Description of the task. Go over these records and count the lines with the string "States" in them; the count is all that should be returned.

Raw data.
◆ ◆ ◆

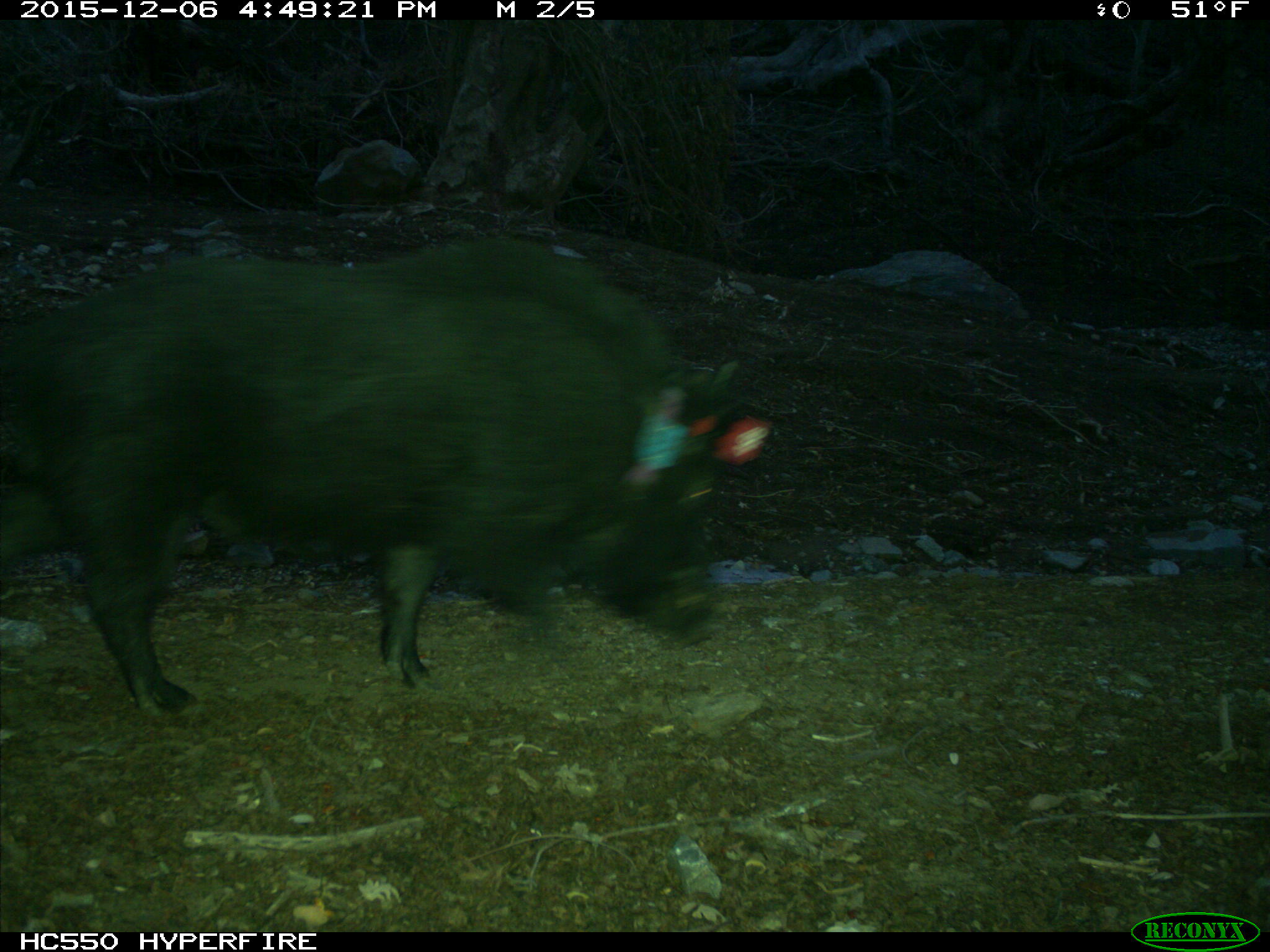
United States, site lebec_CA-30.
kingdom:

◆ ◆ ◆

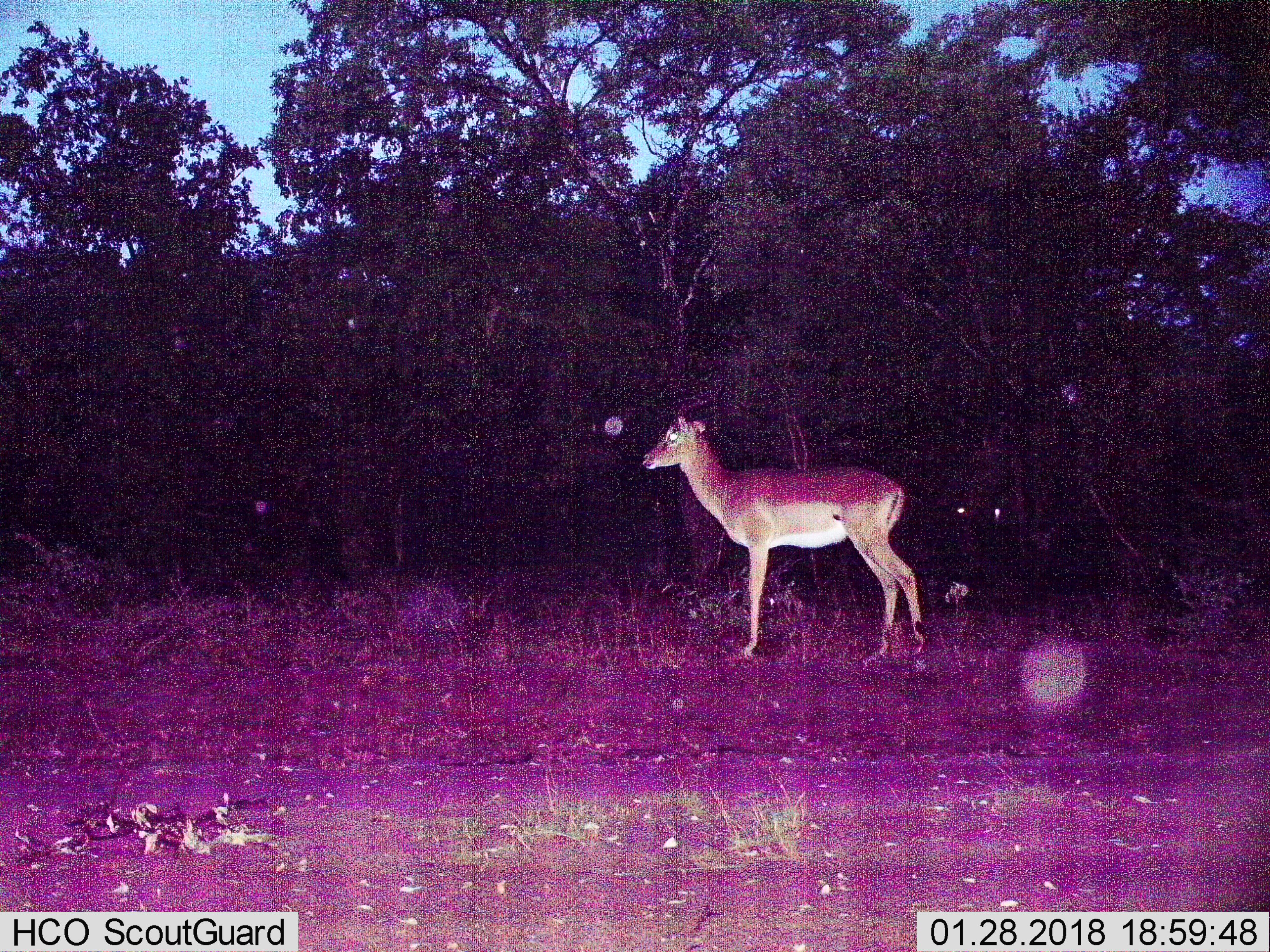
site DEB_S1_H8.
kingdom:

◆ ◆ ◆

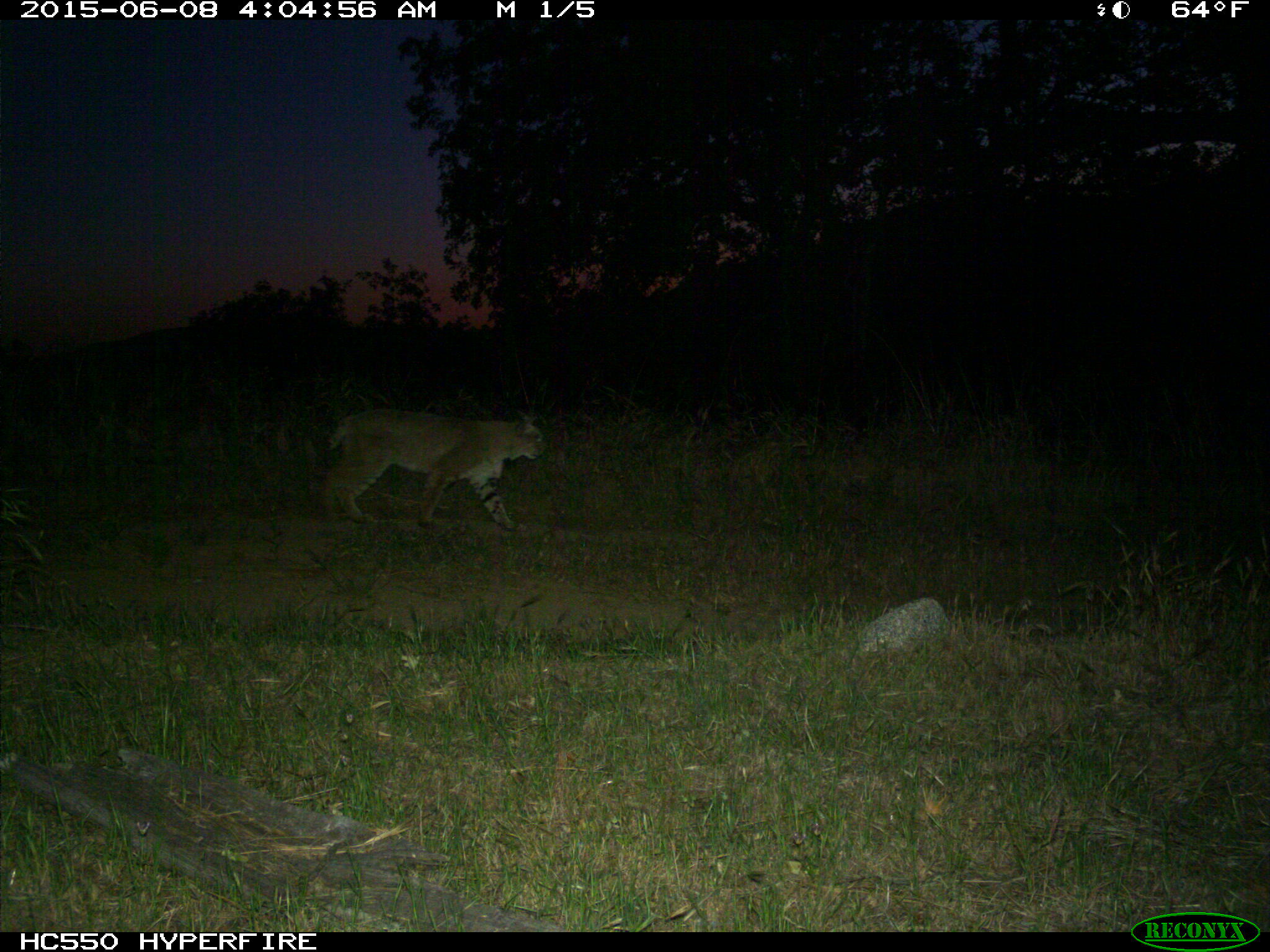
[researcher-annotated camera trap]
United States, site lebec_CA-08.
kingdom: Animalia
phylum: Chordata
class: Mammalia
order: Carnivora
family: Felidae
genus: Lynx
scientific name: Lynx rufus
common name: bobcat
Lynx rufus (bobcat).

◆ ◆ ◆

Task output. 2